2. Die Rechtssache hat auch keine grundsätzliche Bedeutung im Sinne von § 132 Abs. 2 Nr. 1 VwGO. Grundsätzlich bedeutsam im Sinne von § 132 Abs. 2 Nr. 1 VwGO ist eine Rechtssache nur dann, wenn in dem angestrebten Revisionsverfahren die Klärung einer bisher höchstrichterlich ungeklärten, in ihrer Bedeutung über den der Beschwerde zugrunde liegenden Einzelfall hinausgehenden klärungsbedürftigen Rechtsfrage des revisiblen Rechts zu erwarten ist. In der Beschwerdebegründung muss dargelegt (§ 133 Abs. 3 Satz 3 VwGO), d.h. näher ausgeführt werden, dass und inwieweit eine bestimmte Rechtsfrage des Bundesrechts im allgemeinen Interesse klärungsbedürftig und warum ihre Klärung im beabsichtigten Revisionsverfahren zu erwarten ist.

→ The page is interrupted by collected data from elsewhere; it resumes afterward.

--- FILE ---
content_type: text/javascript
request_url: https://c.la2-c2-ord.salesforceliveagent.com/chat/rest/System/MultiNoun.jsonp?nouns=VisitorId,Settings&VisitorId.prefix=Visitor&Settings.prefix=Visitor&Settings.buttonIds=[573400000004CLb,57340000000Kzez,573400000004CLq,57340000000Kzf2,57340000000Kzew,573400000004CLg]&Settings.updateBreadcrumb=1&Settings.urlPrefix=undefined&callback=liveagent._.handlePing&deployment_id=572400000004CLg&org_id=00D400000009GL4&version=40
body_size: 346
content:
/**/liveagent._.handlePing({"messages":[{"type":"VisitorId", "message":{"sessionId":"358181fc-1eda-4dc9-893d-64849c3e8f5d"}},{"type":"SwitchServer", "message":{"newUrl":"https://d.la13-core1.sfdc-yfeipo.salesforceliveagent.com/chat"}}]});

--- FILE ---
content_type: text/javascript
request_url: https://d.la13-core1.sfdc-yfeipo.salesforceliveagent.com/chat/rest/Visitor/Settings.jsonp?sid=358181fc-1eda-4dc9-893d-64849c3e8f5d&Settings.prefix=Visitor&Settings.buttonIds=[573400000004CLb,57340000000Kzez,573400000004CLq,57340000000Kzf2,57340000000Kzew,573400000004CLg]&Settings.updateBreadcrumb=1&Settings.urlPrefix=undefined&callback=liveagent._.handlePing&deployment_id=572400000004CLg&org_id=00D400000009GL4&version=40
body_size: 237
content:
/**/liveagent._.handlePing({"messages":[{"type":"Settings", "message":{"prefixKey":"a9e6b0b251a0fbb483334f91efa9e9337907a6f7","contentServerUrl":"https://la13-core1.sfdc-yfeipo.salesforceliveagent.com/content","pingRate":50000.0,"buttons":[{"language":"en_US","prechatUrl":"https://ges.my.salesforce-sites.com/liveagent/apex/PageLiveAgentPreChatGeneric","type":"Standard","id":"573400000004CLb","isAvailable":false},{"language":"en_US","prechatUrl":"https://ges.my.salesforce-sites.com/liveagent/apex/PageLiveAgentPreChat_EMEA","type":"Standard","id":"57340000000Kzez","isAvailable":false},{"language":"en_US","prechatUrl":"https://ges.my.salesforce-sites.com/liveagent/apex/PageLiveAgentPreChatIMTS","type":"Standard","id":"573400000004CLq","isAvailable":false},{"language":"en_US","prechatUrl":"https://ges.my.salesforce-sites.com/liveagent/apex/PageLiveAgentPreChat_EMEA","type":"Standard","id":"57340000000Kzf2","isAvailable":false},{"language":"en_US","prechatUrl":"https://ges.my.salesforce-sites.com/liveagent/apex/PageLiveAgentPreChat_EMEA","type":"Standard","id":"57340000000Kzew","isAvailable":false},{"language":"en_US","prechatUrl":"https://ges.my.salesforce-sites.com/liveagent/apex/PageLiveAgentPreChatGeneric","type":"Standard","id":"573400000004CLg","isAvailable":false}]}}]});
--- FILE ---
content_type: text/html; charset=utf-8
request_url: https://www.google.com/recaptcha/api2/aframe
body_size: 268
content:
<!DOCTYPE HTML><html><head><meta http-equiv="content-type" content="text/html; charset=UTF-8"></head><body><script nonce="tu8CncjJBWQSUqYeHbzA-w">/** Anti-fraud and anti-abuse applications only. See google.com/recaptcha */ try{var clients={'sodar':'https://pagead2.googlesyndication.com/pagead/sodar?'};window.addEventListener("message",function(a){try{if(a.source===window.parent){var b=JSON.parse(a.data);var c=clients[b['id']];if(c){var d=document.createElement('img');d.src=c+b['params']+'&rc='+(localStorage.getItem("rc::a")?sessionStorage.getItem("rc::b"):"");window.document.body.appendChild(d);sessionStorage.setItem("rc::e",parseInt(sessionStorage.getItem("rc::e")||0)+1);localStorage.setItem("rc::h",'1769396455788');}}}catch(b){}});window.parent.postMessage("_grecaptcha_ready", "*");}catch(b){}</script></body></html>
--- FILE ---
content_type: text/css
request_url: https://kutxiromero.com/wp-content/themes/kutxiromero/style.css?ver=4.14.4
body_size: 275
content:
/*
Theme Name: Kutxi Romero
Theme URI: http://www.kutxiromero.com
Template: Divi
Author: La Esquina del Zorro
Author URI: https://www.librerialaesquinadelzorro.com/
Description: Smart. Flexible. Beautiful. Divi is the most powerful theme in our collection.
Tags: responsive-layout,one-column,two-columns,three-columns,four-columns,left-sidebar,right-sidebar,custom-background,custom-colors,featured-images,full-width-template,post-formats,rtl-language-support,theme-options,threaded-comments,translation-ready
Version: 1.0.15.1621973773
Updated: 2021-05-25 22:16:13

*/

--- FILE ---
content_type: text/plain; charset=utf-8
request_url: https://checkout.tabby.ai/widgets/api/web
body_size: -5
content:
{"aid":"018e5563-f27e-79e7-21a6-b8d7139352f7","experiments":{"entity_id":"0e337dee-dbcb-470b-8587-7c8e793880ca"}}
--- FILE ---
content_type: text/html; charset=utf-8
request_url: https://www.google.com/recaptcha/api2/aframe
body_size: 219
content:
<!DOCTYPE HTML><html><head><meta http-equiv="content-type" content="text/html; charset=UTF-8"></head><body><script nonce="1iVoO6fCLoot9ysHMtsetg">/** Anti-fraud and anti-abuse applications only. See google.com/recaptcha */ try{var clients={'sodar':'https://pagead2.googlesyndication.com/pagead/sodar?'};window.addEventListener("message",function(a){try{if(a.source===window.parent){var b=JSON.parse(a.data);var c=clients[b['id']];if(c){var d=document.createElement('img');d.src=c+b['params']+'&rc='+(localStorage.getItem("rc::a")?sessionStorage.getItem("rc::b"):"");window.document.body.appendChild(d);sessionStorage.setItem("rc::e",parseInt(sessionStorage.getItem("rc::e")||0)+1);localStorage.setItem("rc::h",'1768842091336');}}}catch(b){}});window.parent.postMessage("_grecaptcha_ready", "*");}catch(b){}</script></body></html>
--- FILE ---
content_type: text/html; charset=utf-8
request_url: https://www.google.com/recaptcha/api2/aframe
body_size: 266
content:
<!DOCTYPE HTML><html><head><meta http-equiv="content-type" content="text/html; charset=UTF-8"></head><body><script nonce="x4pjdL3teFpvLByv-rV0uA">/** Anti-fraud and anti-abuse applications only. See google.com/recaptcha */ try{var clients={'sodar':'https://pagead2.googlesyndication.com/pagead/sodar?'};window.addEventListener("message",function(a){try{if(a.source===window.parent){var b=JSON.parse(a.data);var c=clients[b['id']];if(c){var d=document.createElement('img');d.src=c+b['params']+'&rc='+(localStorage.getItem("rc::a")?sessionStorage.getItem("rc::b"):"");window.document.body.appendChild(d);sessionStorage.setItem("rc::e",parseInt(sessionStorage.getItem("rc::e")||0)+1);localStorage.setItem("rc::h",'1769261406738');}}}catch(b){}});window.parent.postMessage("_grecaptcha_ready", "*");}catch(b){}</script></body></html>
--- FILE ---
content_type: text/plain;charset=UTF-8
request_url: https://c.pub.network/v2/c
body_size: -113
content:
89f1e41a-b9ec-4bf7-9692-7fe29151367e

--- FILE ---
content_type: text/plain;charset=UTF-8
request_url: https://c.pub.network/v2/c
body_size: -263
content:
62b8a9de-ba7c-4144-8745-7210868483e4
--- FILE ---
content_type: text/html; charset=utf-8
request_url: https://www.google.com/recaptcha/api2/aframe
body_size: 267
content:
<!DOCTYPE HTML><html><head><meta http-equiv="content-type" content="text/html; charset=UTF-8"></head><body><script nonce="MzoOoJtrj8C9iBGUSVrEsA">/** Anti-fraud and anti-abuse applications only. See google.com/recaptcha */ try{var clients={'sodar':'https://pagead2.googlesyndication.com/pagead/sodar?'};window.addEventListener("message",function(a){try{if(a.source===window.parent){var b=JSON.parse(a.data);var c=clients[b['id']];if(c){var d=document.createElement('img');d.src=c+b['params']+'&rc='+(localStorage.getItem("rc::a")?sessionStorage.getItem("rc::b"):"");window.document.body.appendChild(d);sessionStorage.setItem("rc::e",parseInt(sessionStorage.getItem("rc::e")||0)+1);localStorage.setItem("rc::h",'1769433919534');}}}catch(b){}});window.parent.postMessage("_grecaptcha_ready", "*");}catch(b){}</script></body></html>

Hieran fehlt es im vorliegenden Verfahren. Die als klärungsbedürftig aufgezeigte Frage, "ob ein Richter, der eine offensichtlich für ihn erkennbar abwegige Rechtsposition eines der Verfahrensbeteiligten, hier des Freistaates Thüringen, in einer vorangegangenen Instanz vertreten hat, als befangen angesehen werden muss", würde sich in einem Revisionsverfahren wegen der Vorschrift des § 557 Abs. 2 ZPO nicht stellen.
Die Kostenentscheidung beruht auf § 154 Abs. 2 VwGO, § 162 Abs. 3 VwGO, die Streitwertfestsetzung auf § 72 Nr. 1 GKG, §§ 13, 14 GKG a.F.